Generalising Sparse Pose Estimation using Masked Autoencoders
This project aims to make full-body human pose and motion estimation reliable in real-world settings with sparse, incomplete, and changing observations, improving robustness to dropout, occlusion, and variable sensor configurations.
Overview
This project aims to make full-body human pose and motion estimation reliable in real-world settings where only sparse, incomplete, and changing observations are available. Instead of assuming a fixed capture setup, we target motion reconstruction that remains usable when sensors are limited, joints are intermittently missing due to occlusion or tracking loss, and input configurations vary across devices and users.
Vision
Full-body motion understanding should work outside of controlled labs. Our vision is to enable robust, general-purpose pose estimation that supports realistic deployment constraints: few sensors, variable tracking quality, and heterogeneous hardware setups.
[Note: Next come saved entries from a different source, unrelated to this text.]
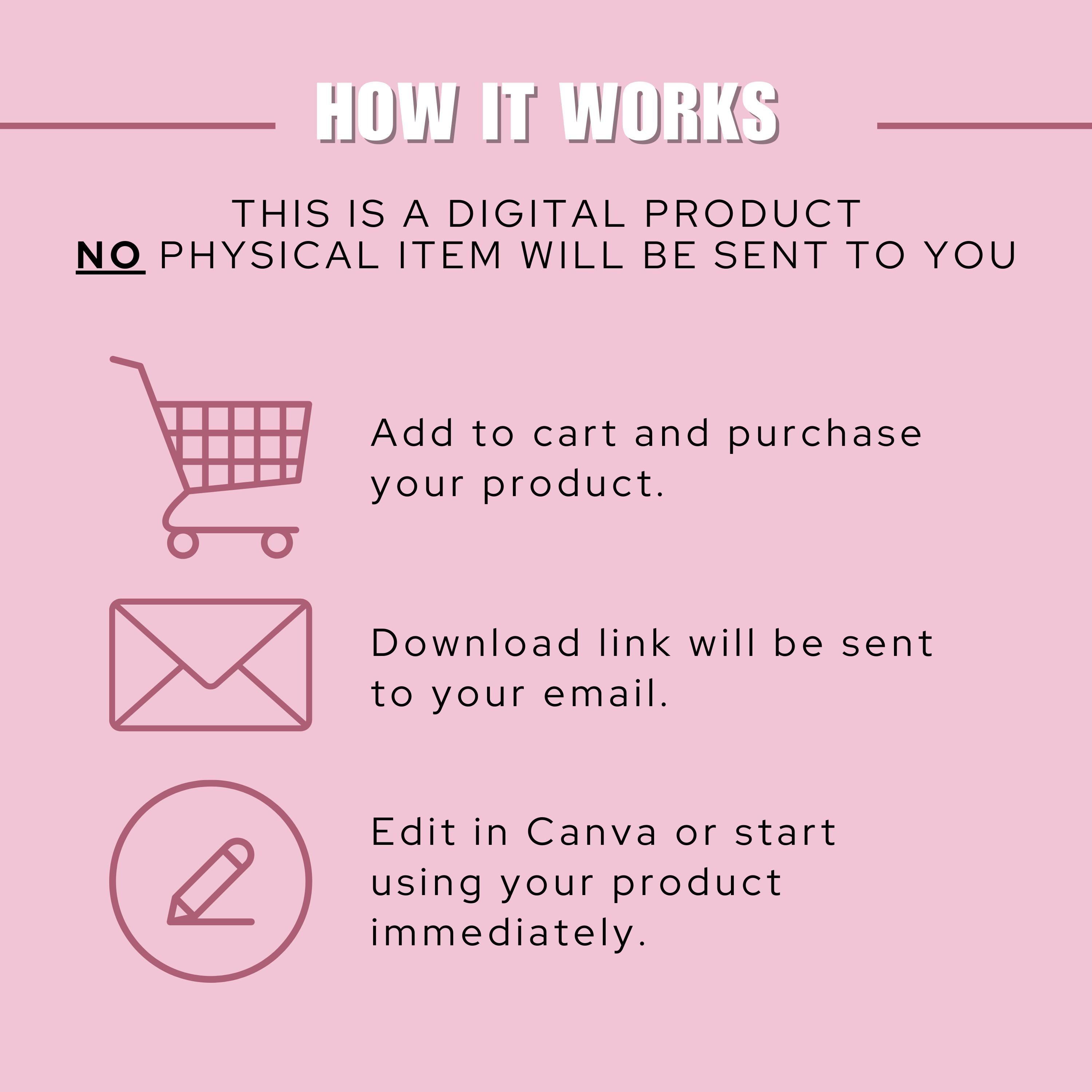 HOW IT WORKS

THIS IS A DIGITAL PRODUCT
NO PHYSICAL ITEM WILL BE SENT TO YOU

Add to cart and purchase your product.

Download link will be sent to your email.

Edit in Canva or start using your product immediately.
We want systems that "just work" across many configurations and degrade gracefully when observations drop out.
Core Research Questions
- What does it take to build pose estimation systems that are robust to sparse and variable inputs in the wild?
- How can we reduce the burden of engineering and maintaining solutions across many sensor layouts and tracking conditions?
- What evaluation practices best reflect real deployment realities like occlusion, dropout, and configuration changes?
- How can we ensure the resulting systems are practical for downstream products that need stability and reliability?
Applications
VR/AR full-body avatars from limited tracking
Enable stable full-body animation and embodiment experiences when only a few devices are tracked and when tracking can drop intermittently.
Wearable-based motion inference
Support motion reconstruction from heterogeneous wearable configurations (e.g., phone/watch/headset) where the available signals differ across users and situations.
Motion understanding for robotics and HRI
Provide reliable pose estimates for interaction, safety, or imitation scenarios where sensing is partial or occluded.
Resource-constrained motion streaming
Make it feasible to work with sparse motion signals in settings where bandwidth, compute, or sensor coverage is limited.
Evaluation & Impact
Reliability under real conditions
The primary impact is improving robustness when reality deviates from ideal assumptions:
- occlusions and out-of-view motion,
- tracking loss and intermittent availability,
- differences in sensor configurations across users and devices.
Lower deployment and maintenance cost
By targeting solutions that generalize across variability, this project aims to reduce the need for bespoke pipelines tuned to specific hardware configurations or controlled environments.
Broader access to full-body motion capabilities
More reliable sparse-input pose estimation can expand where full-body motion is feasible—unlocking new interaction and product experiences without specialized capture rigs.
Future Directions
- Establish stronger benchmarks and test suites that reflect deployment realities (dropout, occlusion, changing inputs).
- Improve robustness to real sensor artifacts like noise and drift.
- Explore personalization and adaptation strategies that maintain broad generalization.
- Extend to additional downstream tasks that benefit from reliable motion understanding.